Il n’est sûrement pas facile d’être la « compagne » d’un candidat à la présidence de la République. A fortiori quand celui-ci est donné grandissime favori. Il faut être discrète sans pour autant se cacher. Il faut surtout se préparer à son éventuel futur statut car avec Hollande et Valérie Trierweiler, ce sera inédit. Nous n’avons jamais eu, jusqu’à présent, de… « Première concubine de France ». Quel rôle jouera-t-elle à l’Elysée et comment le protocole la présentera-t-il lors des voyages officiels à l’étranger ?
On doit reconnaitre que, depuis l’entrée en lice de François Hollande, Valérie Trierweiler s’en était plutôt bien sortie. Effacée mais ni trop ni trop peu. On pensait qu’elle devait ce savoir-faire à sa profession de journaliste.

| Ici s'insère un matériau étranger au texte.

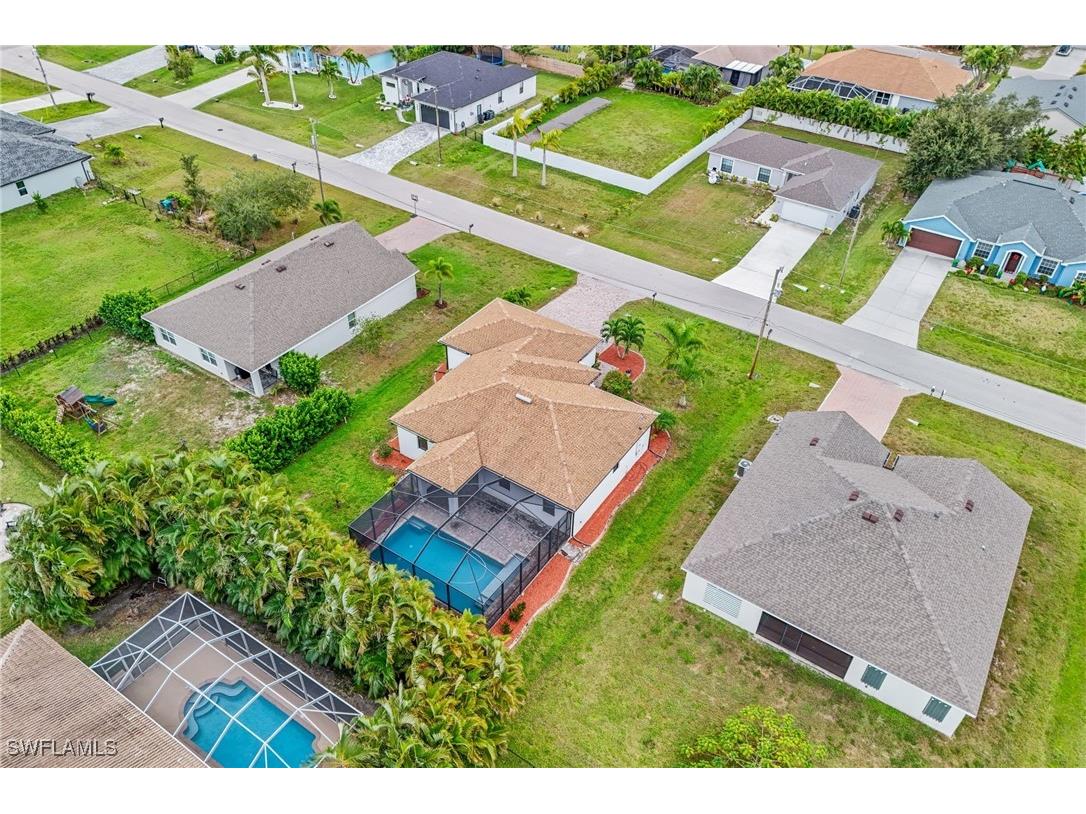 2639 SW 4th Terrace Cape Coral FL 33991 225082858 image21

Salariée depuis longtemps de Paris-Match (qui appartient à un grand ami de Nicolas Sarkozy) et de Direct 8 (qui appartient à un autre grand ami du président) on croyait qu’elle avait appris que la presse était libre, que la « peopolisation » était devenue la règle dans le monde politique, que, quand on voulait devenir un personnage public, on perdait tout droit à la vie privée et qu’il était toujours absurde de se mettre à dos la presse qui est, par définition, la plus forte.
Mais la tête et les chevilles gonflent sans doute aussi vite que les sondages. Et ne voilà-t-il pas que la péronnelle nous fait une colère, monte sur ses grands chevaux et se ridiculise !
Pourquoi ? Tout simplement parce que Paris-Match, le journal qui l’emploie, a osé faire sa « Une » avec sa photo, sous le titre « L’atout charme de François Hollande ». On avait déjà vu des titres plus désagréables.
N’importe qui de sensé se serait contenté de sourire en observant le ralliement sans pudeur de l’hebdomadaire sarkoziste qui prouvait ainsi qu’il ne lui avait pas fallu quinze jours (et quelques sondages) pour tourner casaque.
Mais Valérie Trierweiler s’y croit déjà et tient à faire savoir qu’avec elle la presse ne va pas rigoler. Succédant d’une certaine façon à la Montespan, à Mme de Maintenon, à la Pompadour, à la du Barry et à quelques autres, elle hurle au crime de… lèse-majesté. Elle écrit sur son site : « Quel choc de se découvrir à la « Une » de son propre journal ! Colère de découvrir l’utilisation de photos sans mon accord ni même être prévenue »
Mais pour qui se prend-elle ? Ne s’est-elle pas aperçue, en 23 ans de Paris-Match, que « son » journal avait pour habitude d’attirer ses lecteurs avec des photos glamour, souvent plus ou moins « volées ». Pourquoi n’a-t-elle pas démissionné quand Match a publié à la « Une » une photo de Cécilia et de son amant (ce qui était autrement plus désagréable pour Sarkozy qui a, d’ailleurs, obtenu la tête du directeur de Match). Veut-elle que, si jamais son « homme » devient chef de l’Etat, la publication de toute photo soit soumise à autorisation préalable ? A-t-elle l’intention de trainer en justice « son » journal pour l’avoir diffamée en affirmant qu’elle était « l’atout de charme » du candidat socialiste ?
Le grand public connaissait peu Valérie Trierweiler. Mais avec cette réaction particulièrement idiote, certains vont se mettre à redouter d’avoir une harpie à l’Elysée.
On veut croire que Hollande, décidément habitué aux femmes difficiles, aura assez d’autorité pour la remettre sur le droit chemin.